Efenim vakt-i zamanında Devlet-i Ali Osmani, memleketin bilcümle yerine seyyah vaizler gönderirmiş ki ahali dinini diyanetini öğrensin, sormak istediğini sorup sualine cevap bulup mutmain olsun.

Bir cuma günü işte bu vaizlerden birinin yolu bir köye düşmüş. Aramış sormuş, köyün camiini bulmuş. Bakmış ki mübarek Cuma günü camide bir kişiden başka vaaz edecek kimse yok. Vaiz kendisine hoşgeldin diyen köylü adama şaşkınlıkla neden camide kimse olmadığını sormuş.

-"Efenim" demiş adam. "Köylü bir cenaze için başka bir köye gitti. Geleceğinizden kimsenin haberi yoktu. O yüzden camimiz boş kaldı."

Vaiz 'ne baht' diye teeccüplenip ne yapacağını düşünürken yanında elpençe duran adama sormuş:

- "Ne yapayım ben şimdi? Onca yol yürüdük vaaz için ama camide kimse yok. Geri mi döneyim, ne dersin?"

-"Estağfirullah" demiş köylü. "Ben bir köylüyüm, siz ise alimsiniz. Ne yapacağınızı söylemek benim haddim değil. Ancak ben bir seyis (at bakıcısı) olarak ahırdaki kırk ata yem vermek için ahıra gitsem, görsem ki ahırda sadece bir at var, kırk at yok diye o bir atın yemini vermeden geri dönmem."

Vaiz, alim adam, köylünün "cemaat yoksa bana neden vaaz etmiyorsun" demek istediğini anlamış. Almış köylüyü karşısına başlamış vaaz etmeye...

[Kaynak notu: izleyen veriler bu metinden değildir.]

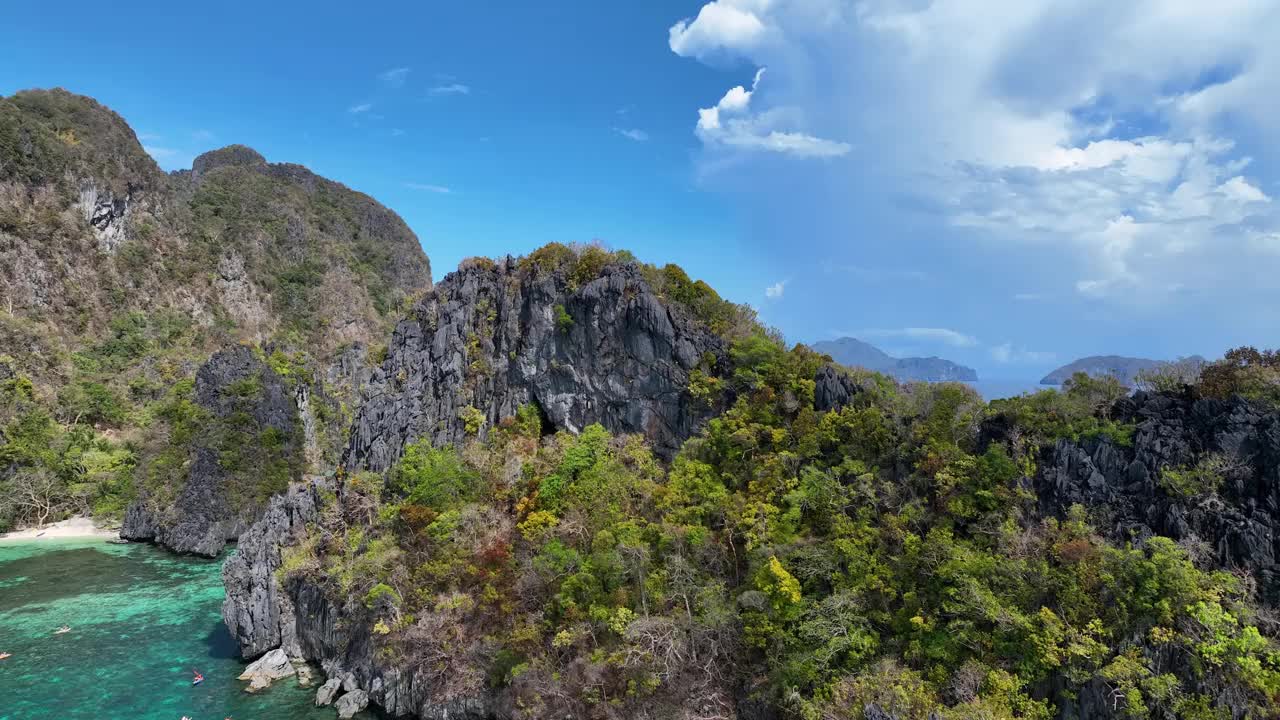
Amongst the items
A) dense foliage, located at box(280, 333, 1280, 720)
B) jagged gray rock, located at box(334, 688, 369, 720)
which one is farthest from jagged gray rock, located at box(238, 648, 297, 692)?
jagged gray rock, located at box(334, 688, 369, 720)

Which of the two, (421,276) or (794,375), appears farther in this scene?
(421,276)

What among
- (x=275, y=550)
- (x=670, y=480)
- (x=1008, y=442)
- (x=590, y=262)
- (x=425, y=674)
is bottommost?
(x=425, y=674)

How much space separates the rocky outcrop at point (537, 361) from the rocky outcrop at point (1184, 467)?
704 inches

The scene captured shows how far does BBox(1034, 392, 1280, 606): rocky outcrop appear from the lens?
19.7 m

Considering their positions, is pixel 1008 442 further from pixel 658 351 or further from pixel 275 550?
pixel 275 550

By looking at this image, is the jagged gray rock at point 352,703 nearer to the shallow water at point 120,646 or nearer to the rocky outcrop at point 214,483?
the shallow water at point 120,646

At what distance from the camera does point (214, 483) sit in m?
59.2

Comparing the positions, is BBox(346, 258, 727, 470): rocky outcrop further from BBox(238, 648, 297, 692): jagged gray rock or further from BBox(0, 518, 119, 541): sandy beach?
BBox(0, 518, 119, 541): sandy beach

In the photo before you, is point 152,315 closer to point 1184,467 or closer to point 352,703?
point 352,703

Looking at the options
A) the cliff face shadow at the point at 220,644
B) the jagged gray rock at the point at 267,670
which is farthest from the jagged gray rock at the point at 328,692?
the cliff face shadow at the point at 220,644

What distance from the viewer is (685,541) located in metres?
27.9

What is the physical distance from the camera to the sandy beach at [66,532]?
191ft

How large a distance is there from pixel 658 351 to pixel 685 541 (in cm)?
1314

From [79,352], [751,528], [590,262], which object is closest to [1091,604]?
[751,528]
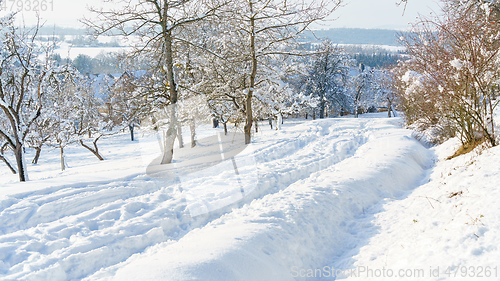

Bir saat, iki saat, üç saat...

Köylü iyice sıkılmış... Sonu gelmeyecekmiş gibi görülen vaaz nihayet bitmiş. Görevini yerine getirmenin mutluluğunu yaşayan vaiz köylüye:

- "Bir kişi de olsa vaazımı yaptım, bu mesuliyetten kurtuldum. İyi oldu değil mi?" diye sormuş.
Köylü cevap vermiş:

- "Efenim siz alimsiniz, mukakkak ki benden çok daha iyisini bilirsiniz. Malum, ben bir seyisim. Eğer kırk ata yem vermek için ahıra gitsem ve ahırda sadece bir at bulsam muhakkak ki 'ahırda kırk at yok' diye dönüp gelmem. O bir atın yemini veririm. Ancak kırk at için götürdüğüm yemin hepsinide o bir ata vermem" demiş.